On March 19, Whatcom County announced that shellfish beds in Portage Bay will open for harvest in the spring.
This is great news for shellfish harvesters and for Lummi Nation ceremonial, subsistence and commercial harvests.
“We strive for a healthier Portage Bay, where a harvest closure is a bigger surprise than a harvest reopening,” said Eleanor Hines, North Sound Baykeeper at RE Sources and member of the Portage Bay Shellfish District Advisory Committee. “We applaud the work that has led to this moment.

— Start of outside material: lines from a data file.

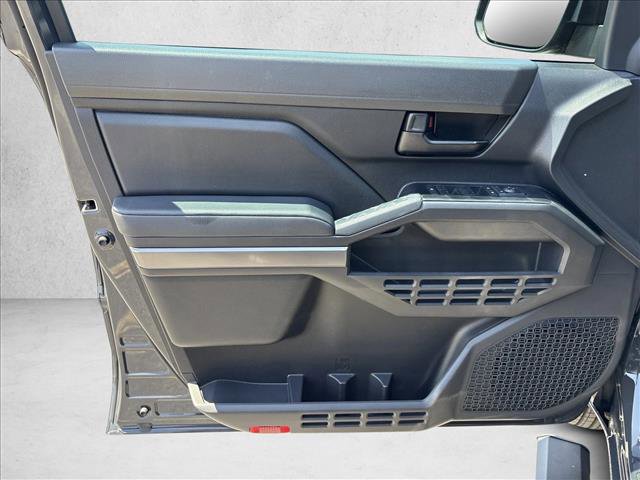 Certified 2025 Toyota Tacoma SR5 RWD image 11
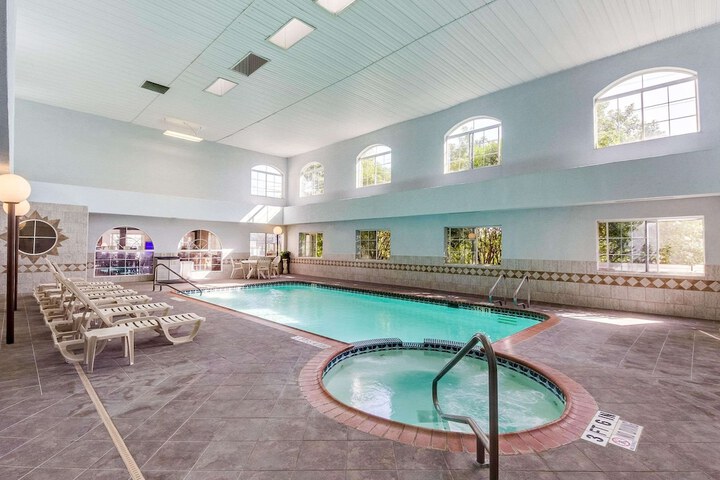 Quality Inn & Suites Kerrville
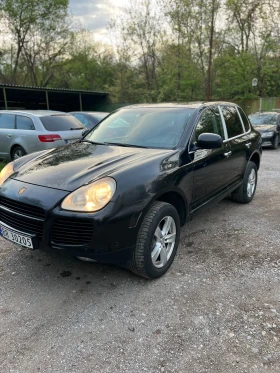 Обява за продажба на Porsche Cayenne ~10 000 лв. - изображение 3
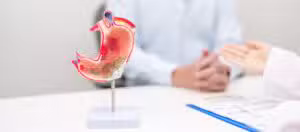 Família na Nova Zelândia remove estômago para prevenir câncer genético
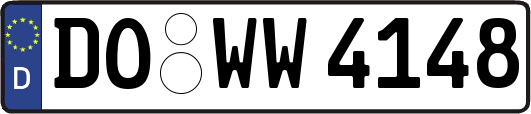 DO-WW4148
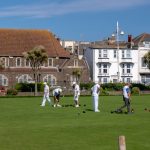 Next Year, Brits Will Fly Abroad. For Now, It’s Bognor Bingo.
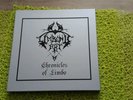 Limbonic Art -Chronicles of Limbo Pic.Box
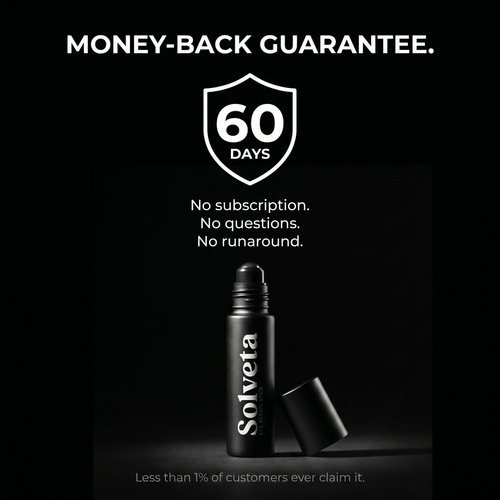 Solveta Eye Repair Stick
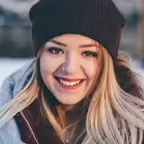 Amina R, Content Creator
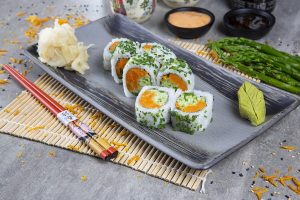 סושי משלוחים בגבעתיים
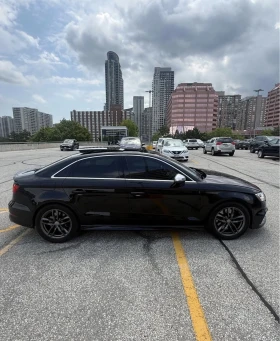 Audi S3 2.0Т * DISTRONIC * PANO * DRIVE SELECT * СТОКОВА *, снимка 5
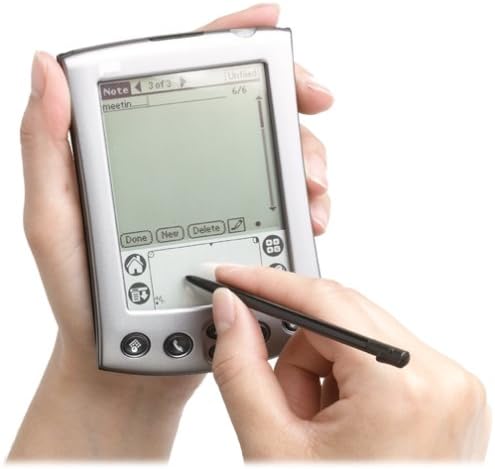 PalmOne m500 Handheld BULK PACKAGING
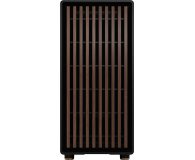 FRACTAL DESIGN North Charcoal Black TG Dark FD-C-NOR1C-02 - 1099570 - zdjęcie 2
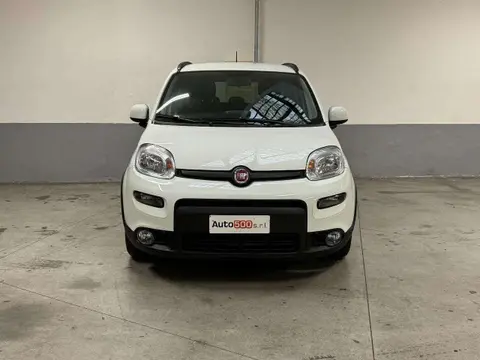 Used FIAT PANDA Hybrid 2023 Ad 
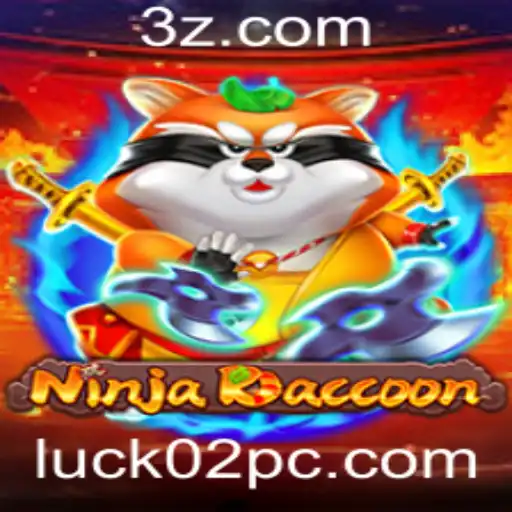 Descubra o Fascinante Mundo de NinjaRaccoon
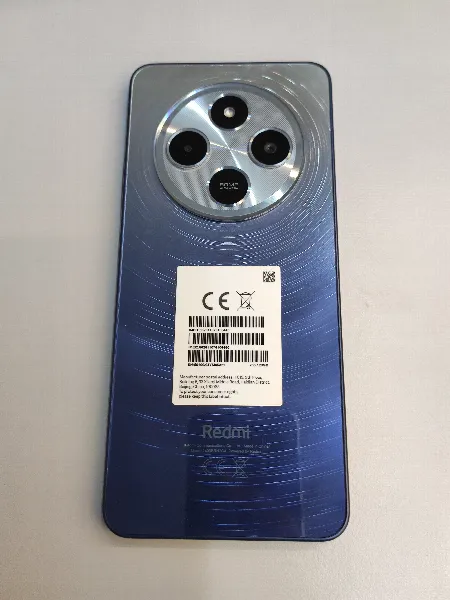 Xiaomi Redmi 14C — photo 2 of 9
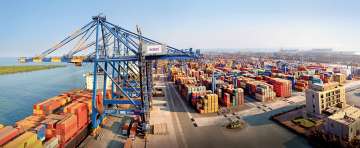Adani Ports acquires Dighi Port, earmarks Rs 10K cr for new gateway into Maharashtra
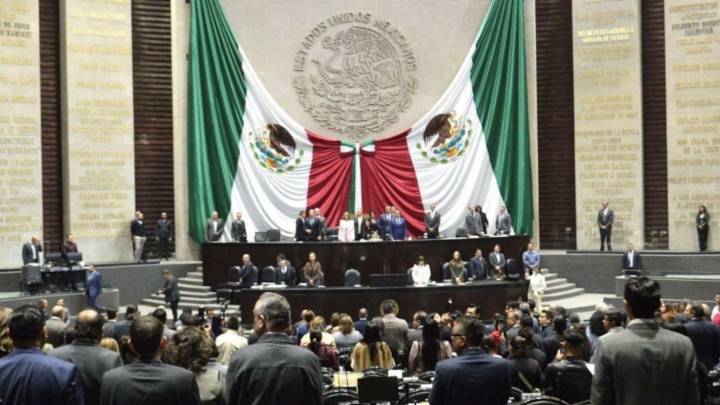 Aprueban en lo general y particular ley contra la extorsión; hasta 42 años de prisión a quienes comentan este delito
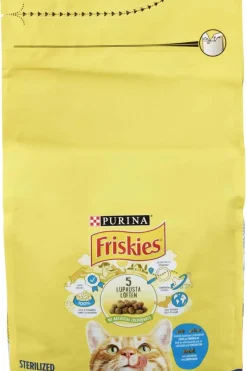 Purina Friskies Steril 1,4kg
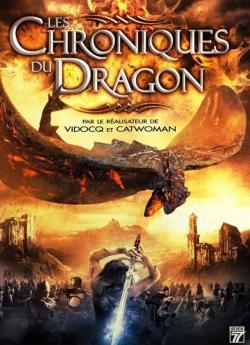 Les Chroniques du Dragon wiflix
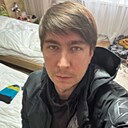 Знакомства: Александр, 39 лет, Пермь
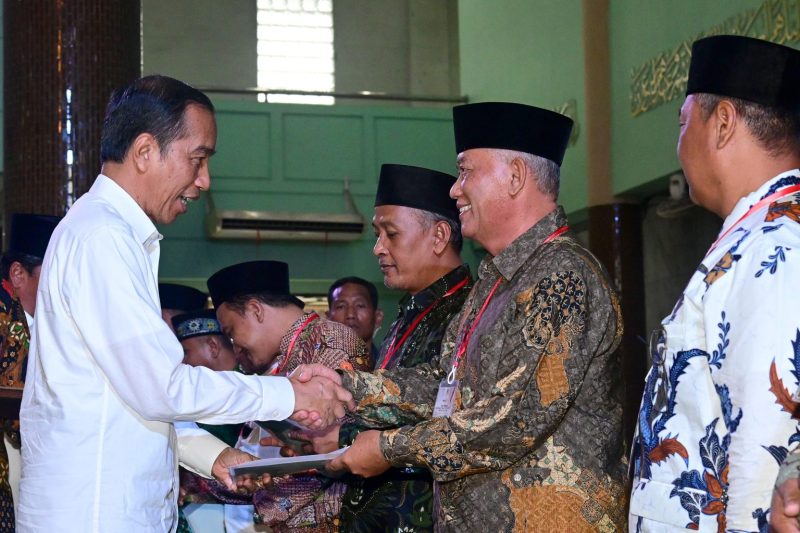 Foto: Setkab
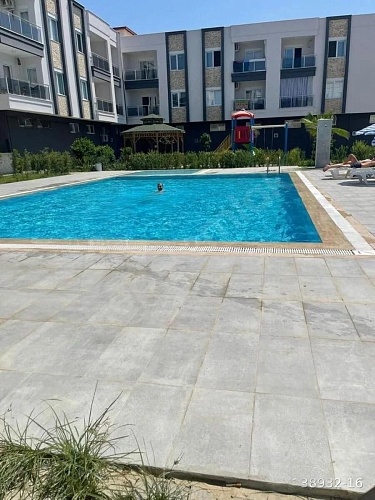 Квартира в Конаклы, Турция, 55 м2 фото 1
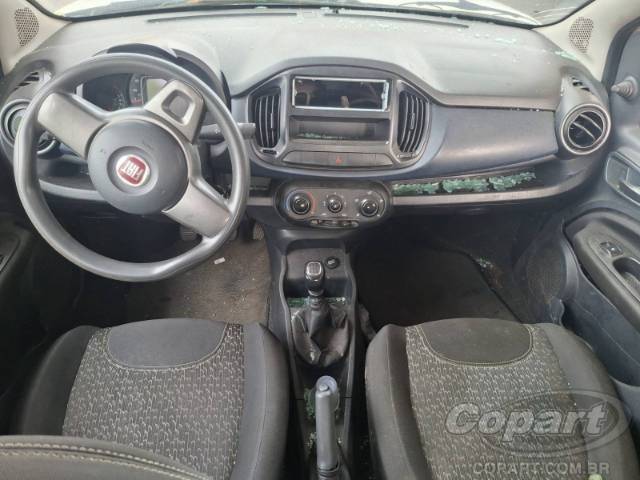 2021 FIAT UNO 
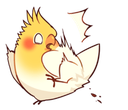 scared Discord emoji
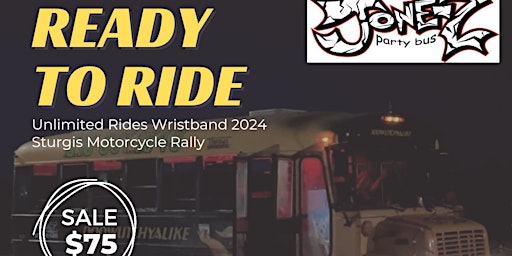 Primaire afbeelding van 2024 Unlimited Ride Spring Chicken Ride Pass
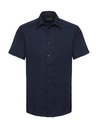 Oxford Shirt Bright Navy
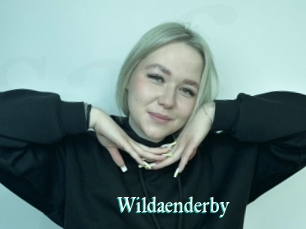 Wildaenderby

It is critical that we keep a collaborative process to make economically and ecologically damaging harvest closures an extreme case.”
This spring opening is definitely worth celebrating, but is only part of the picture. The pattern of fall shellfish harvest closure is still anticipated due to the rainy season elevating levels of fecal coliform bacteria entering local streams and other waterways. Fecal coliform bacteria is an indicator that there is feces from warm-blooded animals, and likely pathogens, in the water. Dangerous spikes in fecal coliform levels can still occur, particularly after autumn rain events throughout our county, including Portage Bay and in the Nooksack River that flows into it. When harvest was closed for 10 years due to the bacteria levels from 1996-2006, Lummi Nation lost over $8 million in revenue. Portions of the harvest area were closed again in 2014.
Although Whatcom County data from February 2016 to January 2019 shows that average bacteria counts often meet health standards for most of the watershed, 70 percent of test sites also have unacceptably high spikes after rainfall, carrying bacteria into Portage Bay.